MATERIAL SHOWN START

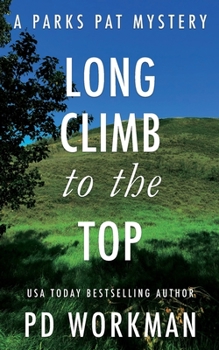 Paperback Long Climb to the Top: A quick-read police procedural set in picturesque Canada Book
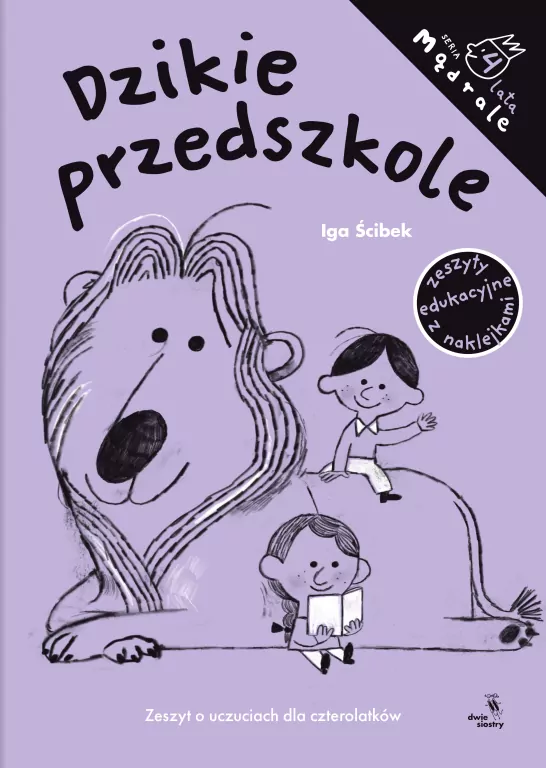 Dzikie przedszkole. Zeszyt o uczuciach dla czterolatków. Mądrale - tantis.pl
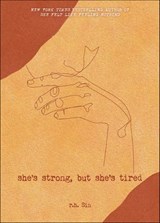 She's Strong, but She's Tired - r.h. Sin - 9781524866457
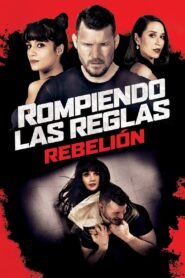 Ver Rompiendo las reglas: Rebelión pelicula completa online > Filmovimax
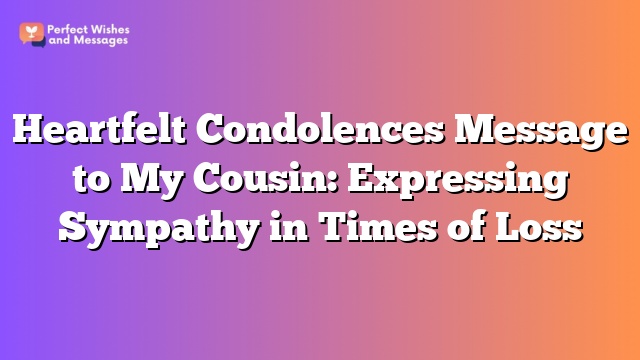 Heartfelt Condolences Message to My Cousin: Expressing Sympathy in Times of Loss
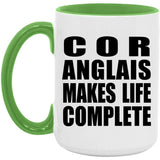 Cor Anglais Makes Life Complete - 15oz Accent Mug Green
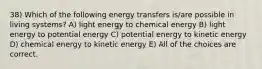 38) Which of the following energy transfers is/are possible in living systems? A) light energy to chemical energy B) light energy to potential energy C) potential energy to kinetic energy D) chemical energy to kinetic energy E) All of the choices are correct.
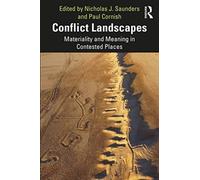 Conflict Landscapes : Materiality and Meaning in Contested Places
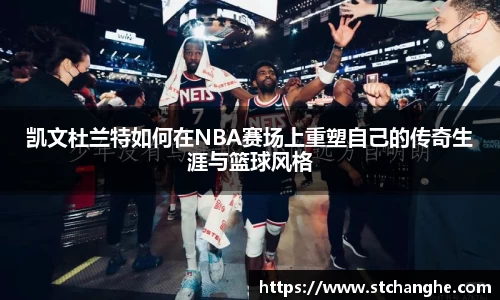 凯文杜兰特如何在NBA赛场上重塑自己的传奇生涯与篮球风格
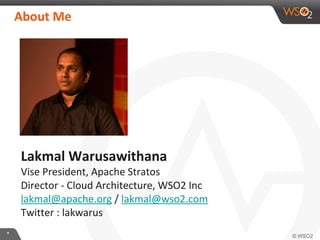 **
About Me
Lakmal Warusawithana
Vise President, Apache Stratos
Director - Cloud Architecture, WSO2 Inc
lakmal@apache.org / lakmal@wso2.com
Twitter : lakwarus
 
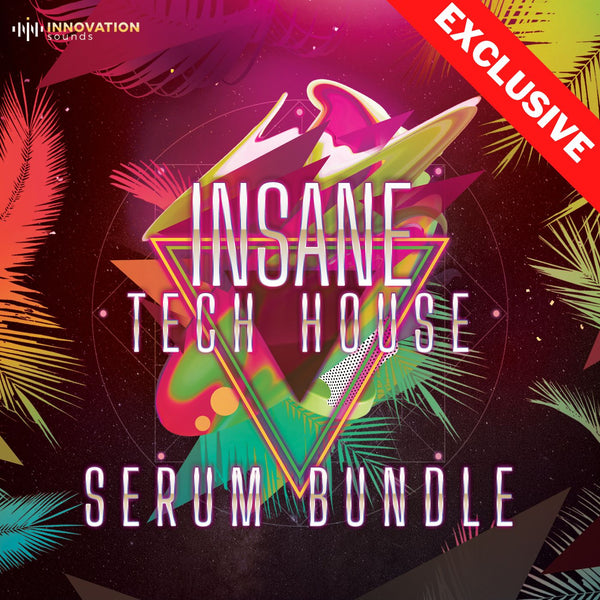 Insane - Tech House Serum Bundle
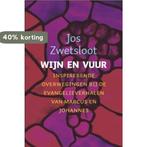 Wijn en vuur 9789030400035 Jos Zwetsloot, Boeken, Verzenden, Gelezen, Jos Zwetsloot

MATERIAL SHOWN END
MATERIAL SHOWN START

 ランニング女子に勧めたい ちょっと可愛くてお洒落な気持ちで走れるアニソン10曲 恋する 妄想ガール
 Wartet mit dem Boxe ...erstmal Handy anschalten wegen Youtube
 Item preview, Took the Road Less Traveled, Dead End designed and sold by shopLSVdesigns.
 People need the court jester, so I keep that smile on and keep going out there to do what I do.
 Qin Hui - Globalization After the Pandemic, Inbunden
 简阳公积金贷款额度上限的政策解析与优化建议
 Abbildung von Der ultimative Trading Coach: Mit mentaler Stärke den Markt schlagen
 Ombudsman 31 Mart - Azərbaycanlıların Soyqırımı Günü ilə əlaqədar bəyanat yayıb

MATERIAL SHOWN END

§ **TO DO**
Each line from the one that contains "Vise President, Apache Stratos" down to the one that contains "Wijn en vuur" is to be returned exactly as it stands above, both ends included, with pictures removed.

§ **REPLY TO THE TASK**
Vise President, Apache Stratos
Director - Cloud Architecture, WSO2 Inc
lakmal@apache.org / lakmal@wso2.com
Twitter : lakwarus
 
 Insane - Tech House Serum Bundle
 Wijn en vuur 9789030400035 Jos Zwetsloot, Boeken, Verzenden, Gelezen, Jos Zwetsloot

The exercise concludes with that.